Text:
Reputation: 508
I was surprised to see that these two don't output the same results. Why is that?
For a list
numbers = ['01', '02', '03']
>>> for val in numbers:
... print(val)
01
02
03
while
>>> for i, val in numbers:
... print(val)
1
2
3
Upvotes: 3
Views: 192
Reputation: 178
When you are taking string element of list in one variable. It completely assigns that element to one variable.
numbers = ['01', '02', '03']
for val in numbers:
print(val)
Here it gives you 1,2,3 because it's assigning string to two variables byte wise:
for i, val in numbers:
print(val)
1
2
3
Like this, When you are doing
a,b = "89"
print('a =', a)
print('b =', b)
It returns a=8 and b=9. I think now it's clear to you.
Upvotes: 1
Reputation: 3988
You're unpacking the string in two parts. First is assigned to i
, and second to val
.
You're doing something like this:
i, val = '01'
Instead try enumerate
of python for enumeration.
See bytecode:
>>> import dis
>>> def foo(): a,b = 'ds'
...
>>> dis.dis(foo)
1 0 LOAD_CONST 1 ('ds')

Spatial question entries:

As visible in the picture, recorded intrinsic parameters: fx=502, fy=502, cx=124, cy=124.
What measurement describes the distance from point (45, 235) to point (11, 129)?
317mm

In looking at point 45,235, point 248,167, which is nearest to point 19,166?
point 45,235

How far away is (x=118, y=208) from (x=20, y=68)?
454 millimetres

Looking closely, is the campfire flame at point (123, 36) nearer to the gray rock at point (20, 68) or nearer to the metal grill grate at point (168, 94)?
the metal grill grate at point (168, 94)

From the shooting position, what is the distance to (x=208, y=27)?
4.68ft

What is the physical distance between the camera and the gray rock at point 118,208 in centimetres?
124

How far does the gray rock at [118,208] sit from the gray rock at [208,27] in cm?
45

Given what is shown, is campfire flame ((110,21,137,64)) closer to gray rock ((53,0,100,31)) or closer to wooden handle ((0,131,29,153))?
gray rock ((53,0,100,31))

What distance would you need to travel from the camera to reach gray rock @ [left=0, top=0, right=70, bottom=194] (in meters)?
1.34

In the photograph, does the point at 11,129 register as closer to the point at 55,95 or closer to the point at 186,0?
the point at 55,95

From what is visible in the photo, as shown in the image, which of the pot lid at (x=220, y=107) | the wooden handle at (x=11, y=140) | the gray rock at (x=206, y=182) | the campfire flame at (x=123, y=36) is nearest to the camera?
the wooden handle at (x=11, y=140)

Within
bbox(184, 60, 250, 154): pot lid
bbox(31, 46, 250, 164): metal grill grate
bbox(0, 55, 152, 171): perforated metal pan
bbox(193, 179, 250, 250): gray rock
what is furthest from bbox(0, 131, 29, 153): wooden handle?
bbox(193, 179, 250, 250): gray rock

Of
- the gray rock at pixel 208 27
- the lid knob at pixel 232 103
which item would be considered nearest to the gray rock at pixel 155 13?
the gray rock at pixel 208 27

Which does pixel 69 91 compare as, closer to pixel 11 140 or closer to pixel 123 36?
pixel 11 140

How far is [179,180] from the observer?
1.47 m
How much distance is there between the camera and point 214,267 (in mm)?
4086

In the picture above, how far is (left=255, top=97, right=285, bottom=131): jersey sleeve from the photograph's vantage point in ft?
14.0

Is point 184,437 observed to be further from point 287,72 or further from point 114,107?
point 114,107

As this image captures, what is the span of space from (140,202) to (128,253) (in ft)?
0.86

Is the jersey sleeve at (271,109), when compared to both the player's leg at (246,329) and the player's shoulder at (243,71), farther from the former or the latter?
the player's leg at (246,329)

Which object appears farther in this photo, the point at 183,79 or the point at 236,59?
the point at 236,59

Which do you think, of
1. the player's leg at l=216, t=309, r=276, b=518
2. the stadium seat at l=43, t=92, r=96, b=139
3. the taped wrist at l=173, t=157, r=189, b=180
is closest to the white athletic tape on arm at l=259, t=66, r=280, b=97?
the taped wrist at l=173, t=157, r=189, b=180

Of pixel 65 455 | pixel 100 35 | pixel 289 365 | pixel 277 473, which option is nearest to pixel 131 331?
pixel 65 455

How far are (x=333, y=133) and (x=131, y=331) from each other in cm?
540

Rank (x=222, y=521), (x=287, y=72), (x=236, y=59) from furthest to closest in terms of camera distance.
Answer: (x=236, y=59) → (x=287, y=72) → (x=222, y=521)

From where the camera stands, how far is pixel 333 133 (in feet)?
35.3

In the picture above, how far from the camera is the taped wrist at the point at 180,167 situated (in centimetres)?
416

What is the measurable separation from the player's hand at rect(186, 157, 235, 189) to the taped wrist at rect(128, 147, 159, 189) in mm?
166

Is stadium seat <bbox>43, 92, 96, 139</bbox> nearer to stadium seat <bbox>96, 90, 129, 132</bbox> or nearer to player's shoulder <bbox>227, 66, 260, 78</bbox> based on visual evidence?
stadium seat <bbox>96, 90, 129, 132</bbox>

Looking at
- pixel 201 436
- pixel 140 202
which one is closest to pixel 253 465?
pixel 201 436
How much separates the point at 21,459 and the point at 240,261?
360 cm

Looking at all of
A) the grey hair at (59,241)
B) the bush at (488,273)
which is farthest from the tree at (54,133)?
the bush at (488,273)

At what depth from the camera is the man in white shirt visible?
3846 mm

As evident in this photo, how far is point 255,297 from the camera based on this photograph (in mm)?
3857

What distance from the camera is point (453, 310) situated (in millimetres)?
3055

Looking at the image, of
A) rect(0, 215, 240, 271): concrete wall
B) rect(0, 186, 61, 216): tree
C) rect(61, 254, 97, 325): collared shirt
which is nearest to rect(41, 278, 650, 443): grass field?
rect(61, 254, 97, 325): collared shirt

What this exercise asks:
1) In the Python loop thread, what does the assignment `a,b = "89"` return?
2) Continue the Python loop thread past its final line.
The material plays no part in this.

Response list:
1) It returns a=8 and b=9.

2)
2 UNPACK_SEQUENCE 2 # <---
4 STORE_FAST 0 (a)
6 STORE_FAST 1 (b)
8 LOAD_CONST 0 (None)
10 RETURN_VALUE
Upvotes: 1
Reputation: 453
Try Enumerate the for loop
for i, val in enumerate(numbers):
print(val)
Upvotes: 0
Reputation: 6056
You are unintentionally unpacking your string into 2 variables:
a, b = "xy"
print(a)
print(b)
x
y
What you really want is actually enumerate
them:
for i, val in enumerate(numbers):
print(val)
01
02
03
Upvotes: 1
Reputation: 7280
The second loop unpacks each string into two chars. If you want to get something like
i val
0 01
1 02
2 03
then you should use enumerate
.
for i, val in enumerate(numbers):
print(i, val)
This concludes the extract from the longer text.